His life certainly demonstrated his determination to succeed. Failure was not an option. His focus was on success, and he achieved it.
Unlike Edison, many of us dislike the prospect of failure. In fact we’re so focused on not failing that we don’t aim for success, settling instead for a life of mediocrity. When we do make mistakes we gloss over them, selectively editing out the miscalculations or mistakes in our life’s résumé.
So when Edison didn’t get it right the first time, did he immediately throw a wobbly and say, “I’m a failure”? Did he throw his arms up in the air and sigh, “This is just too hard. I give up”? No. When his experiment didn’t work the first time, Edison made a note of exactly what he’d done. Then he made an adjustment to the experiment and tried again. And when that failed he tried again, and again and again. He kept learning from every experiment. And each time he found a way that didn’t work, he knew he was closer to finding a way that would work. He simply had to keep at it, failing and learning, until he worked out the right way to do it.

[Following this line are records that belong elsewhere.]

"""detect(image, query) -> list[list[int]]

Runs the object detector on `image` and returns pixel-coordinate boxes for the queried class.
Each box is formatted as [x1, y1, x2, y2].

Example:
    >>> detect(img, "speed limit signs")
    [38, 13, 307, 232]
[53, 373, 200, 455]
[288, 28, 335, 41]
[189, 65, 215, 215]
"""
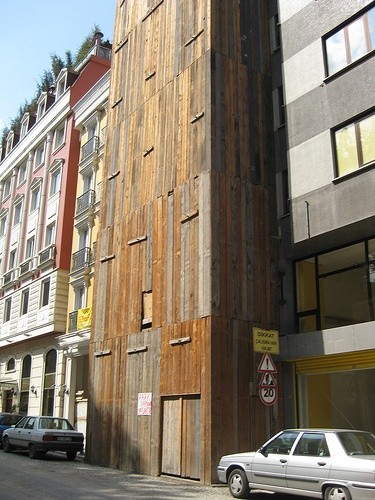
[258, 387, 277, 406]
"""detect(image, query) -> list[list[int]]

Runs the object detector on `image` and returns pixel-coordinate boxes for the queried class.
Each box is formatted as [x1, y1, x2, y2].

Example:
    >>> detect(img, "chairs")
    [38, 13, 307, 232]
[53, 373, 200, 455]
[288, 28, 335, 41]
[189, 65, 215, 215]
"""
[49, 423, 56, 428]
[306, 442, 318, 455]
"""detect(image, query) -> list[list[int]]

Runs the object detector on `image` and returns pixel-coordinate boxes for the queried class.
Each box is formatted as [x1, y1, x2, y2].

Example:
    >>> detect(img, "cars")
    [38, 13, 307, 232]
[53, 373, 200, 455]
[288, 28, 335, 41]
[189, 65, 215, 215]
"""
[217, 427, 375, 500]
[3, 416, 84, 462]
[0, 413, 23, 450]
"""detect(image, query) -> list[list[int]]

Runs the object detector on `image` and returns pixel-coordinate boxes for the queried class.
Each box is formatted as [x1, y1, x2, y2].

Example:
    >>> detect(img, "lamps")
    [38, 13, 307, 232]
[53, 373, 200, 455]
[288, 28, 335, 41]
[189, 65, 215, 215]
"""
[11, 387, 15, 393]
[31, 385, 34, 392]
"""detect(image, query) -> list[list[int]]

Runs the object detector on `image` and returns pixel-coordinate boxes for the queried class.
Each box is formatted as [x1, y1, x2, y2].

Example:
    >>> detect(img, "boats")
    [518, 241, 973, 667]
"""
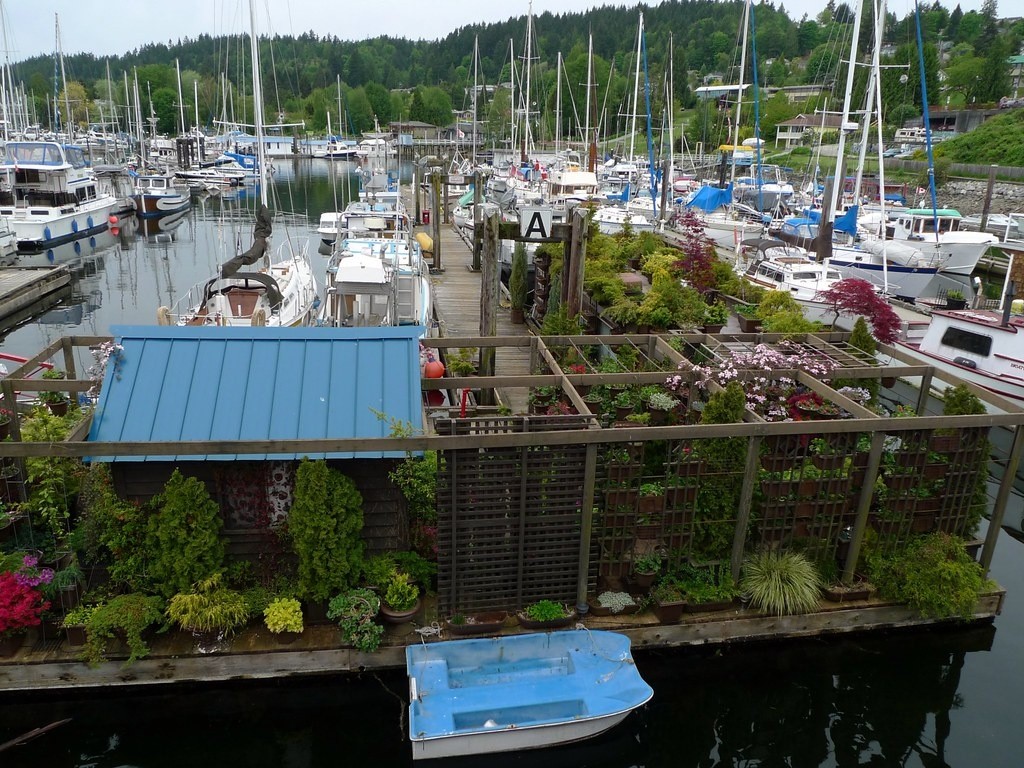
[406, 631, 654, 759]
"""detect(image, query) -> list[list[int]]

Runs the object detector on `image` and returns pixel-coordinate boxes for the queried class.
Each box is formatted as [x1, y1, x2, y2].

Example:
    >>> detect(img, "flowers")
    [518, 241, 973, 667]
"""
[795, 399, 820, 411]
[0, 570, 52, 638]
[818, 404, 839, 415]
[872, 404, 891, 417]
[662, 337, 840, 424]
[15, 553, 55, 586]
[837, 387, 871, 401]
[883, 436, 902, 451]
[562, 364, 588, 375]
[546, 401, 571, 415]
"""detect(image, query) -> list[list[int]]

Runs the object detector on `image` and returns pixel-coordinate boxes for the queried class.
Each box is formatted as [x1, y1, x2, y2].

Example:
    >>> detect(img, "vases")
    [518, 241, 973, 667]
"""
[0, 631, 20, 656]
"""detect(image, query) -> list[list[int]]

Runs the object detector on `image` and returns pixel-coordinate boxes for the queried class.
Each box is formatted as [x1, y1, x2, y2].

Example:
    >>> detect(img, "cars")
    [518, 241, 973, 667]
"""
[882, 148, 903, 159]
[894, 149, 915, 160]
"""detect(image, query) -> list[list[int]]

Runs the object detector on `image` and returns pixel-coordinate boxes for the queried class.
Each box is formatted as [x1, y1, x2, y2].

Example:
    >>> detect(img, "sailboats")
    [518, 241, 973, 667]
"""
[0, 0, 1024, 536]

Our spiritual life is not much different. Each time we try to meditate and feel as though we have failed, we have in fact moved closer to success – we simply don’t realize it. The moment we become initiated we receive all the grace we need to do our meditation. From there on, what counts is our effort. The Master will not do this work for us. We will go within only when we sit down for meditation, and settle our thought waves at the eye centre – which is something only we can do. Our actions must reflect our spiritual desire. If the desire for communion with Shabd is not reflected in our actions, perhaps we do not have a strong enough desire to evolve spiritually, for as Maharaj Sawan Singh Ji says in Spiritual Gems:
It is the business and duty of every disciple to make his mind motionless and reach the eye centre. The duty of the Master is to help and guide on the path. To control the mind and senses and open the tenth door depends on the disciple’s efforts. … The primary factor in this success is the effort of the disciple.
To succeed in anything in this world we must apply time, attention and effort. During our meditation time, the mind will come in and tell us that it is insane to do two and a half hours of meditation daily. But this is just a trick of the mind; if we are willing to challenge it, we will find the mind is all bark and little bite.

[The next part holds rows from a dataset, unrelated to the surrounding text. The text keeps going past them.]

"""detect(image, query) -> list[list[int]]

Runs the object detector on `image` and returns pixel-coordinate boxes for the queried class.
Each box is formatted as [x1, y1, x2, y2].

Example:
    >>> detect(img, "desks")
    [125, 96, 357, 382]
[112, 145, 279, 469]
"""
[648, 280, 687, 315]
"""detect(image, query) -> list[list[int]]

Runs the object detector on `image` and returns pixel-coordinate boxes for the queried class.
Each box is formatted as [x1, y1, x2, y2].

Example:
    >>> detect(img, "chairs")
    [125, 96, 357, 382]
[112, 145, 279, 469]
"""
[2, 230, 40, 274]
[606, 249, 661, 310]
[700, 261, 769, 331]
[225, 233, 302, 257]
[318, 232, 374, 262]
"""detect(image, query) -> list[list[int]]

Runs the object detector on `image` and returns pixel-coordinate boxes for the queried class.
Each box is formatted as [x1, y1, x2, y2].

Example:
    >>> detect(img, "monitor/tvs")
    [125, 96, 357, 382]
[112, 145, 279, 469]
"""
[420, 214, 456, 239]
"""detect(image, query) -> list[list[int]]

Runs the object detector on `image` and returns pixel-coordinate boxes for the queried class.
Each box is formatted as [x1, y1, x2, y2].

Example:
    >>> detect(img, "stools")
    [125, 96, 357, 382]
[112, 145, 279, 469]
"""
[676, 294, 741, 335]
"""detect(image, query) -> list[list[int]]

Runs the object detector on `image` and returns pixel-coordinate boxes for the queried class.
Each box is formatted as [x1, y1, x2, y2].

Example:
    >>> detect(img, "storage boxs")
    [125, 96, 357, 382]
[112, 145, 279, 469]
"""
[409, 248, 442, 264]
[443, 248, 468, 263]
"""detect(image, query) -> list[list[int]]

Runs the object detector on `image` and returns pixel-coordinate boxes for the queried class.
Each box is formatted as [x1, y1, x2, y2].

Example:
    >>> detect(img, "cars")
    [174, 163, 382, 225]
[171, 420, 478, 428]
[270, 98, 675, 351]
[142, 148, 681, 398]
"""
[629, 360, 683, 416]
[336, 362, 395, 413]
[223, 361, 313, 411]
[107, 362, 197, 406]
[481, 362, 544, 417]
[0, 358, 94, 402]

The Master has enjoined us to challenge it. We have to tell the mind: “We have wasted enough of our lives; we have wasted enough of this valuable treasure. The time has come to utilize this precious human form for its singular and most important purpose.”
It is time to follow the Master’s advice and take full advantage of the opportunity given to us. With our effort we show the Master that we care, and we become receptive to and worthy of his grace. We can put in the effort to work towards the inner life by doing our meditation and devoting ourselves wholeheartedly to attain self-realization, or we can commit half-heartedly and achieve half-hearted results. The choice is ours and ours alone. Grace is always there, but it is our effort that makes the difference.
We should take heart in the words of Saint Francis de Sales:
Do not be disheartened by your imperfections,
but always rise up with fresh courage.
There is no better means of attaining the spiritual life
than by continually beginning again.
Every day is a fresh start, another opportunity to forge on towards our goal. We should never look at our attempts at meditation as failures. No matter how bad we feel about our efforts, each attempt at meditation is to live in our Master’s will. Each attempt is one of the thousands of successful steps that will take us further along the pathway towards our home, until – like Edison switching on his light bulb – we finally see his radiant light within.
Our greatest weakness lies in giving up. The most certain way to succeed is always to try just one more time.